Thin clients offer a viable alternative to traditional PCs especially with recent advances in technology. Nevertheless, enterprises will need to consider and plan appropriately before making the move.

Thin clients and server based computing are moving from enterprise back burners to see record adoption in the Middle East over the last couple of years, claim most regional vendors and industry experts.

Thin clients have represented for a long time and represent today the only real mature alternative to traditional PCs.

"Thin clients and server based computing have been growing much faster, especially in the EMEA and APAC regions, where they are still relatively new. They have represented for a long time and represent today the only real mature alternative to traditional PCs," says Federica Troni, principal research analyst at Gartner.

Recent advances in technology have enabled enterprises to cash in on thin client technology which has long remained in the shadow of traditional desktops.

"The biggest advance that has happened in the last couple of years is virtualisation technology. Sun has been working quite closely with vendors like VMWare. And what that has enabled us to do with our thin client solution is deliver a full native version of Windows XP or Vista to our customers because the virtualisation allows us to run a full desktop image on virtualised servers in the backend, in the datacentre. That has made a dramatic change to the way thin client solutions are viewed by the end user," says Michael Geisler, head of software sales for the Gulf region at Sun Microsystems.

Thin clients are also increasingly becoming capable of adapting to the needs of a modern enterprise, as vendors build in more elements of mobility into their solutions.

"HP is launching thin client mobility products as well as specialised thin clients for rough environments such as in warehouses. Enterprises concerned about data security or theft will have the greatest interest in HP mobile thin client.
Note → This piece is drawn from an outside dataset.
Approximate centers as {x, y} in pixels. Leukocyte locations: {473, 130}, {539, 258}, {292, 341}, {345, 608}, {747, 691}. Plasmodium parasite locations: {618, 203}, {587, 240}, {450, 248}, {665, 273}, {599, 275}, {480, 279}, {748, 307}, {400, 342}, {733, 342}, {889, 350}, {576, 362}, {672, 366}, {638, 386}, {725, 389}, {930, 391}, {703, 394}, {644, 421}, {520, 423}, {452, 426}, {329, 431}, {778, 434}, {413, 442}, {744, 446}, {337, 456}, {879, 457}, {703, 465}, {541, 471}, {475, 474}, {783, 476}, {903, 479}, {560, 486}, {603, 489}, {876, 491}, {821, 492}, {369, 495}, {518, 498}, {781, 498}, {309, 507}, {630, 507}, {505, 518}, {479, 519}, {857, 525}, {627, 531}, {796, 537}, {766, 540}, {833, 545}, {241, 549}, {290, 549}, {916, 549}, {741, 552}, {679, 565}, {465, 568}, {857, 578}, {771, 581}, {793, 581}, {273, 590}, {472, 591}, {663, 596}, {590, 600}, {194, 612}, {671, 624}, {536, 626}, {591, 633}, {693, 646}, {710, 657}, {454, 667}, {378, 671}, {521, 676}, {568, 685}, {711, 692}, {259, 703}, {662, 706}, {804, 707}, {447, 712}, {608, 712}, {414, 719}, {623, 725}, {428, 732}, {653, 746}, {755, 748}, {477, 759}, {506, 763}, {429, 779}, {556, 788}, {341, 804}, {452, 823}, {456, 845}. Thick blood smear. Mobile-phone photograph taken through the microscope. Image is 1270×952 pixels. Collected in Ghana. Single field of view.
Since data will reside on the server, the theft of a notebook will have much less impact than loosing a traditional notebook with gigabytes of data on it," says Yan Bergeron, category manager for workstations and thin clients at HP Middle East.

Apart from taking on technologies that befit a solution of the new age, thin clients retain most of the intial advantages it offered organisations.

"There is a promise of reducing TCO and when it is implemented in the right circumstances this is certainly true. There is scope for large TCO savings although users should bear in mind that the TCO saving that you can obtain from server based computing depend on your starting situation. If you start from an unmanaged or manually managed situation, obviously your savings will be very significant, even in the range of 40%," says Troni.

Running all applications over the network as it does, thin clients offer firms the option of consolidating their resources in the datacentre. This includes everything from servers to storage and, according to vendors, this can benefit firms in terms of better utilisation of processing power, reduced energy consumption as well as effective security.

By incorporating new advances and still boasting all of its old advantages, thin client solutions offer a stronger and more resourceful solution for Middle East enterprises.

For all its strengths though, enterprises should be careful while implementing thin clients, because the solution is simply not suitable for every company.